Improvements in the Identification of Barriers to Care for an Oncology Population

November 2019 Vol 10, No 11
Nora J. Barrett, BSN, RN, OCN, ONN-CG
Kristi C. Garrison, MS, CHES, CHW, OPN-CG
Kristi M. Griffith, MSN, RN, CHPN, ONN-CG
Stacey L. Webb, MPA-HCA, BSN, RN, ONN-CG
Baylor Charles A. Sammons Cancer Center
Dallas, TX

Background: Every cancer patient experiences barriers to accessing quality, timely care throughout all stages of the cancer care continuum, from diagnosis through survivorship. This can lead to decreased treatment compliance, intensified psychosocial distress, and financial toxicity, increasing the difficulty in accessing healthcare. The Commission on Cancer (CoC) Standard 3.1 Patient Navigation Process requires the development of a community needs assessment and identification of disparate populations within the community served.1 An opportunity was recognized in improving the identification of barriers specific to the needs of the oncology population served by nurse and patient navigators (navigators) and tailoring resources and process improvements to increase the quality of care and patient satisfaction.

Objective: To identify, address, and understand barriers to care faced by oncology patients at a major cancer center.

Methods: A team of 4 navigators recognized the opportunity for better tracking of barriers to care data and developed barrier documentation and tracking, utilizing an existing navigation database. The barrier categories were established based on documentation requirements for CoC annual reporting. Documentation included patient demographics, category and subcategory of barriers, date identified, intervention type, resource, outcome, and date addressed. Categories included patient-centered (PTC), provider-centered (PRC), and health system (HS) barriers. Subcategories included common barriers to care, as defined by the CoC Standard 3.1.

Results: From August 15, 2018, to May 23, 2019, 1706 barriers were identified among 557 patients in the outpatient oncology setting, averaging 3.7 barriers per patient. PTC was the most common category, comprising 1224 of total barriers identified, followed by PRC (287), and HS (195) barriers. Most common subcategories of barriers identified for PTC were: fear/anxiety (412), family or social support (224), and language/literacy (141).

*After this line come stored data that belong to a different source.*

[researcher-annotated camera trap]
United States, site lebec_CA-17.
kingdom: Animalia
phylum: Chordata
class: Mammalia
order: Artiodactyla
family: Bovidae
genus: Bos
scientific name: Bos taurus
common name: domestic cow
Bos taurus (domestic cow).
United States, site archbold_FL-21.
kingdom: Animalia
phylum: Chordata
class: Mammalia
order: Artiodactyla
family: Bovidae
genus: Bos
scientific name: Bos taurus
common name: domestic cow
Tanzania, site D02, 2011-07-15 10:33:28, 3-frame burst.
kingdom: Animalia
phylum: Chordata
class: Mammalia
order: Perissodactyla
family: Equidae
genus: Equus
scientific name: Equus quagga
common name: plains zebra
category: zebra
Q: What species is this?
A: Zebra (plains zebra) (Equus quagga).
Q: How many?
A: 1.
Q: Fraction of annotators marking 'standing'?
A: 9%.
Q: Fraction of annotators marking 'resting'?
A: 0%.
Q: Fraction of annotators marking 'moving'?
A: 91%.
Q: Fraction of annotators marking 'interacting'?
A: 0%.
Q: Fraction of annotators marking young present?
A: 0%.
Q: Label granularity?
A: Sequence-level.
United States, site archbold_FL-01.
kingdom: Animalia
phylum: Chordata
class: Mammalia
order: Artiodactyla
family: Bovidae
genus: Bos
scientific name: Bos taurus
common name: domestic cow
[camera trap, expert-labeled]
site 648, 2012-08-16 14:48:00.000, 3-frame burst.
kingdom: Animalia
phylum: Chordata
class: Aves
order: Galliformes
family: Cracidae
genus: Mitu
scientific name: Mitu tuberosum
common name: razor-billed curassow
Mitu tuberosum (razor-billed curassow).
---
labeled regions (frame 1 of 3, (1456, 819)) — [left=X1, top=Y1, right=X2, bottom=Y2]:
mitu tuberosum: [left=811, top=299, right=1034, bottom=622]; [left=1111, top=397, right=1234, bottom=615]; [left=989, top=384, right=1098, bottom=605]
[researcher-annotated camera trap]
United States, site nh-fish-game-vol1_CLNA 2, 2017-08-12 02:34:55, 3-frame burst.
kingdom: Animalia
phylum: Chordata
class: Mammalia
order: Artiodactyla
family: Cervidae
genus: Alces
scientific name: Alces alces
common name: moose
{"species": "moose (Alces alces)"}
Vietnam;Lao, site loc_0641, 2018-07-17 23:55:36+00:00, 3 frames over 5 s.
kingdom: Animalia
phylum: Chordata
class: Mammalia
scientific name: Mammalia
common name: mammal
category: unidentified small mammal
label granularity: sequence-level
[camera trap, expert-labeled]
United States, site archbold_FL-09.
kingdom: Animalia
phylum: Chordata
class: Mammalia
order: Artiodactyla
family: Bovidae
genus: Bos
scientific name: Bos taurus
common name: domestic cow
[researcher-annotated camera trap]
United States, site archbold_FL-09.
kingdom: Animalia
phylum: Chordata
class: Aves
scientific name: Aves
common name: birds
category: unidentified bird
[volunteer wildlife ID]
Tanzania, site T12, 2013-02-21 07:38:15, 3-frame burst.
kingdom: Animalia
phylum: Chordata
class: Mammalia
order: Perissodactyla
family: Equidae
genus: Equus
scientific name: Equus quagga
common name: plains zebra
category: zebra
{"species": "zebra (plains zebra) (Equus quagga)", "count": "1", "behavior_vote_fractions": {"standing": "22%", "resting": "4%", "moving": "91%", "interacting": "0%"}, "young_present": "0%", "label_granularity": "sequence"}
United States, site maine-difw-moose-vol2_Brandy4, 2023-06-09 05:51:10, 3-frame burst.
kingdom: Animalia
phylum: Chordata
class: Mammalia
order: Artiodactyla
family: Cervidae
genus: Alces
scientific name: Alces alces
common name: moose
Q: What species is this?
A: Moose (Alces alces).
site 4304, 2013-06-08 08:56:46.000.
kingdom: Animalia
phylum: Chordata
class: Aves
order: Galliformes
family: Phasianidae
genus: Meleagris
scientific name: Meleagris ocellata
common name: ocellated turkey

Common PRC barriers included: provider communication (171), lack of patient trust/familiarity (67), and clinician attitudes (27). Lastly, HS barriers were commonly identified as fragmented medical system (122), scheduling issues (62), and missed appointments (9). Navigators were able to address 1412 (82%) of the barriers identified through referral to internal, community, and governmental resources; educating patients and families appropriately; and providing emotional support.

Conclusion: In identifying barriers to care, navigators play a unique role due to the supportive relationship often developed between navigators, patients, and families. Understanding common barriers faced by the population allows navigators to provide more appropriate and individualized support to patients and families.

Reference

  1. American College of Surgeons. Commission on Cancer. Cancer Program Standards: Ensuring Patient-Centered Care (2016 Edition). www.facs.org/quality-programs/cancer/coc/standards.